Rita Brown, co-owner of Martha’s Vineyard Gourmet Cafe and Bakery and Back Door Donuts, hires 26 employees from mid-April to mid-October for her seasonal business. Every summer she has to find housing for the 15 to 20 foreign workers who come to the Island on J-1 visas.

“It gets harder to find clean, decent housing every year, no question,” she said. “Sometimes someone will rent me a room, which I think is good for an Islander to make a little bit of money and have a nice kid live with them. But last year I had some employees who were being charged $150 a week to live in a tent.”

Ms. Brown said she pays for a year-round rental for her pastry chef, the linchpin of the business. “Some of the American students are so good with social media, they were better at finding housing than I am. Last year they found a place on Craigslist, I went over to check it out, and it was very nice.”

The topic of dormitory housing came up repeatedly during the afternoon. Ms. Brown suggested that zoning flexibility to allow mobile homes could help. “Without creating a trailer park, mobile homes are much more affordable,” she said.

“We talk a lot about so called mini-housing,” Dan Seidman, treasurer for IHT, said. “Units of 600 to 800 square feet can help fill a niche, and can also create employment by building them here on the Island.”

Ms. Brown suggested an affordable housing fund that is financed by a small tithe on real estate transactions, similar to the Land Bank. Mr. Seidman said years ago there was momentum behind that idea, but when the initiative made it to the state senate, it was roundly crushed with the help of powerful real estate lobbies.

Mr. Seidman said a tax or required permit on home rentals has also been discussed as a revenue source for affordable housing.

Service suffers

Mr. Blau, owner of five Island eateries that stay open year-round, said the seasonal housing shortage is a threat to the overall Island economy.
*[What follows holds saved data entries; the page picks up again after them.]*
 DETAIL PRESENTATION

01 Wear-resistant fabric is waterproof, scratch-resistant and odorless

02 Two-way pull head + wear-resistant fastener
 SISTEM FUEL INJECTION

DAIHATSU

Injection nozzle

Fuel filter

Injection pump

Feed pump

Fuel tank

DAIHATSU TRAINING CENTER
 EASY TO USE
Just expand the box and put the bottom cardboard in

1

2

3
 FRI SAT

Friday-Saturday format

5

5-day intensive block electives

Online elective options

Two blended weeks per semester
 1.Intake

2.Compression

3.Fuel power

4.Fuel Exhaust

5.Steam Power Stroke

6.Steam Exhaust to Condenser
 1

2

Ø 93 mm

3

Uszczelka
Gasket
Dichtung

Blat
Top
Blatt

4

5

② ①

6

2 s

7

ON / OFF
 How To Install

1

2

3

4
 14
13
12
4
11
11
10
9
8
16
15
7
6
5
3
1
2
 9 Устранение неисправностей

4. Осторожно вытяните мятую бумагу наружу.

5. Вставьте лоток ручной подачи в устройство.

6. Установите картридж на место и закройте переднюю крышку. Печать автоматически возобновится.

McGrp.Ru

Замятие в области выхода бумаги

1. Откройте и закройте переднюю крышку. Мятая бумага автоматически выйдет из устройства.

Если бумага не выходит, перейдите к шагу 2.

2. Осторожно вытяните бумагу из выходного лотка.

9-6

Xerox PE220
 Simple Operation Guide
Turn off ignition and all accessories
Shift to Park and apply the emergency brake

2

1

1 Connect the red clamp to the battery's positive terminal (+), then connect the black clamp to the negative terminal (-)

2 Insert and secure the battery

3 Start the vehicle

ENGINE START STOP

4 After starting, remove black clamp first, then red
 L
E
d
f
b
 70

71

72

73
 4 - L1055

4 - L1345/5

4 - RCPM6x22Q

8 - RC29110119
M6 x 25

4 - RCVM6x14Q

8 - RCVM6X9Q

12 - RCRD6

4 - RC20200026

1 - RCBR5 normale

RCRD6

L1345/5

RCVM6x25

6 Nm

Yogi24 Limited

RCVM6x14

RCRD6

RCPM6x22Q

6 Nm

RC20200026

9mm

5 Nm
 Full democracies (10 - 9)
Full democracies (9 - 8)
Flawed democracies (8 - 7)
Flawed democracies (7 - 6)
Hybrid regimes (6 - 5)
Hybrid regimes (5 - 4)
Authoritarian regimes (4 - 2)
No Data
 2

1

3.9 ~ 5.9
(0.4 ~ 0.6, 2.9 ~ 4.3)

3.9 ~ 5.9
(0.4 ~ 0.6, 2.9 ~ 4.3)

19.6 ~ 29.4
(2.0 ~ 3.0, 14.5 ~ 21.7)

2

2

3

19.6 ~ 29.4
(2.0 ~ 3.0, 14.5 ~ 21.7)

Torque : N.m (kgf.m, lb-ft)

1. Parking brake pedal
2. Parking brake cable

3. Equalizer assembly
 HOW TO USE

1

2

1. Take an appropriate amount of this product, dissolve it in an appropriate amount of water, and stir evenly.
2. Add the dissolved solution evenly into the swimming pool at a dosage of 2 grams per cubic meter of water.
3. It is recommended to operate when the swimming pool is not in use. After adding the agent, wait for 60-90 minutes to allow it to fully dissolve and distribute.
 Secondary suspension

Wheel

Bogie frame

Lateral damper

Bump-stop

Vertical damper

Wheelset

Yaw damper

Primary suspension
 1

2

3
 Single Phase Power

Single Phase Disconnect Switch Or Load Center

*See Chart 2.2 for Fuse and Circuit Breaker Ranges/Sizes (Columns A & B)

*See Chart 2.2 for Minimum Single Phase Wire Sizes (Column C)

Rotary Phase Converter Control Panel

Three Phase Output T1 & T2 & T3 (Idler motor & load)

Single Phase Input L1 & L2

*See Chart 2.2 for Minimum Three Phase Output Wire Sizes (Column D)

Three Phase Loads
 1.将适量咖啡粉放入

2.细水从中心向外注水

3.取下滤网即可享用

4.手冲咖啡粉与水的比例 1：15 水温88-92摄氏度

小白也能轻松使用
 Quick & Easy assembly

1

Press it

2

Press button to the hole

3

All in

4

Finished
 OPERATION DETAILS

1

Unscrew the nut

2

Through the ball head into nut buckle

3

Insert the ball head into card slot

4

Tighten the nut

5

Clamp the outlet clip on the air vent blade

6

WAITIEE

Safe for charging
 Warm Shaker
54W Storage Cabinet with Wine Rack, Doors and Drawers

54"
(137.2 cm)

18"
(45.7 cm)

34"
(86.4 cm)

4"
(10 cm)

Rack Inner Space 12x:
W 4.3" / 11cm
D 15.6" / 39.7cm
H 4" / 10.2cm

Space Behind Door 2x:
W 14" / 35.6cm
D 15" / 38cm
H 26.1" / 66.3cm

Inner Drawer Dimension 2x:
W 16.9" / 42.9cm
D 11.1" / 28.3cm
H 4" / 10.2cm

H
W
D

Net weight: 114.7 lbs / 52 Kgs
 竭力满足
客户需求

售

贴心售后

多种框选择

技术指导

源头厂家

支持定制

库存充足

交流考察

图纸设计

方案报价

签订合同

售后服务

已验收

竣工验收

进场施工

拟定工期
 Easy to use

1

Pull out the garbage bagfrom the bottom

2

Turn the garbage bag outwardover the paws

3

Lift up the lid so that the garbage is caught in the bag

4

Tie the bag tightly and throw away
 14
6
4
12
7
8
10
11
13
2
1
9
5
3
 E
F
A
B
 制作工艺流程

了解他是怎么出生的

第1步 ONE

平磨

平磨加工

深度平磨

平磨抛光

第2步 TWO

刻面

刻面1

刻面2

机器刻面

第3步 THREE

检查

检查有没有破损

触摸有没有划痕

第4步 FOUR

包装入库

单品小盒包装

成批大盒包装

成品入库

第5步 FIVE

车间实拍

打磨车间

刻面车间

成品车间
“This is also about self-preservation for our businesses,” he said. “As the housing goes, the service goes, and if the service goes down, people don’t come back. I don’t know if people fully understand what the service industry does to create an identity for the tourists. It’s massive. If the service quality drops, they’ll go to Newport next time. We’re competing with places that can pull their workforce from a 50-mile radius. We’re an Island, we obviously can’t do that.

“I heard about one business that is contemplating buying a boat to bring people over from the mainland. That’s ridiculous. I don’t want to get to the point where I have to have the Patriot drive my bartenders home at 2 am. Then you get a windy day and you’re in big trouble.”

Mr. Blau employs 250 people in his five restaurants; all stay open year-round, seven days a week. He rents six houses year-round to accommodate his summer workforce. “I lose money nine months a year to make my money the other three months,” he said. “We guarantee landlords their money if people skip out on their last payment, and that helps. Our utmost priority is to secure housing for the year-round staff.”

Mr. Blau said the severity of the shortage in the past 18 months has taken a toll. “A lot of summer people decided not to come down last year,” he said. “It’s even worse when the year-round people throw in the towel because the stress of the seasonality is just too much. The stress level goes up for everyone around this time of year — employees don’t know if they can stay, and you don’t know if they’re staying with you.”

A discussion about the need for a paradigm shift led to a joke about bringing in barges for summer housing, which led to another joke about bringing cruise ships into the harbor to house summer help.
“Or convert one of the old steamship ferries into a dorm, then send it to Florida in the winter,” Mr. Blau said, half joking. “We have to shake things up. If we don’t, it’s going to be Jaws all over again, only instead of people running from a shark, they’ll be running from our service.”